Tarefa a cumprir
Imprima na íntegra, sem mudar nada, o trecho sobre Riobaldo e a contradição do ser humano.

Trecho
^^^^

A conjunção “e” mostra que somos resultado da soma, não da exclusão. A complexidade do ser humano vem daí mesmo: ele carrega em si termos contrários, construindo sua identidade exatamente na contradição.
Riobaldo ensina que o homem não é isto ou aquilo, mas isto e aquilo: é Deus e é Demo. Independentemente da língua, da cultura, da religião, somos todos Riobaldo: eis a universalidade de Rosa. Afinal, como diz no conto “O Espelho” (que dialoga com o conto homônimo de Machado de Assis), de Primeiras estórias, “tudo é a ponta de um mistério”: “quando não acontece nada, há um milagre que não estamos vendo”.
A vida é feita de sertões e veredas – O ser humano não é só luz nem só trevas, não é só bondade nem só maldade, não é só ação nem só pensamento: como a pororoca, é fruto do encontro das águas. É isso, aliás, o que sugerem os dois pontos no título, separando o sertão das veredas – Grande sertão: veredas: de um lado, a escassez do sertão; de outro, a abundância das veredas. O ser humano está nesse difícil intervalo, entre a saciedade e a falta, a plenitude e a vacuidade.

^^^^

Registros de dados armazenados:

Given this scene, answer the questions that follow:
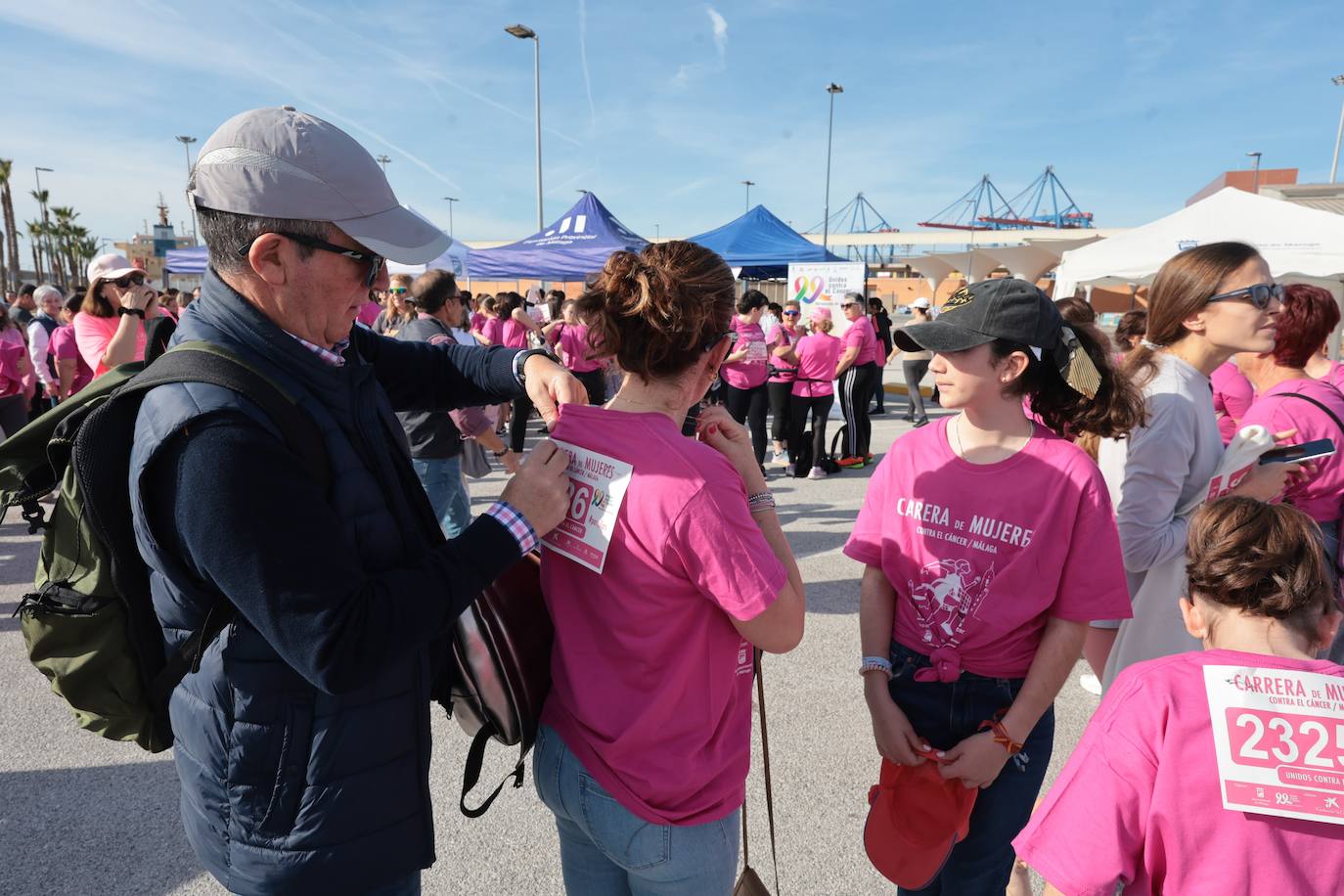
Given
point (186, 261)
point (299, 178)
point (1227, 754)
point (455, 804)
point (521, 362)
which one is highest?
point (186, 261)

^^^^

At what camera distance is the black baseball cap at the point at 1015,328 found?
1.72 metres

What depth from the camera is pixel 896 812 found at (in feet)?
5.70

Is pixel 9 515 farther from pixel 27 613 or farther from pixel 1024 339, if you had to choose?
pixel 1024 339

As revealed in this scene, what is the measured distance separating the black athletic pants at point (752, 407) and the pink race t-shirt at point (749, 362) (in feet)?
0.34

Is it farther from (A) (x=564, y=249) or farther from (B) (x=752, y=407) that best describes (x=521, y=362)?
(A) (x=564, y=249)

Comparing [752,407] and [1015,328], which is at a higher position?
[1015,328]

^^^^

Solução do problema
A conjunção “e” mostra que somos resultado da soma, não da exclusão. A complexidade do ser humano vem daí mesmo: ele carrega em si termos contrários, construindo sua identidade exatamente na contradição.
Riobaldo ensina que o homem não é isto ou aquilo, mas isto e aquilo: é Deus e é Demo. Independentemente da língua, da cultura, da religião, somos todos Riobaldo: eis a universalidade de Rosa. Afinal, como diz no conto “O Espelho” (que dialoga com o conto homônimo de Machado de Assis), de Primeiras estórias, “tudo é a ponta de um mistério”: “quando não acontece nada, há um milagre que não estamos vendo”.
A vida é feita de sertões e veredas – O ser humano não é só luz nem só trevas, não é só bondade nem só maldade, não é só ação nem só pensamento: como a pororoca, é fruto do encontro das águas. É isso, aliás, o que sugerem os dois pontos no título, separando o sertão das veredas – Grande sertão: veredas: de um lado, a escassez do sertão; de outro, a abundância das veredas. O ser humano está nesse difícil intervalo, entre a saciedade e a falta, a plenitude e a vacuidade.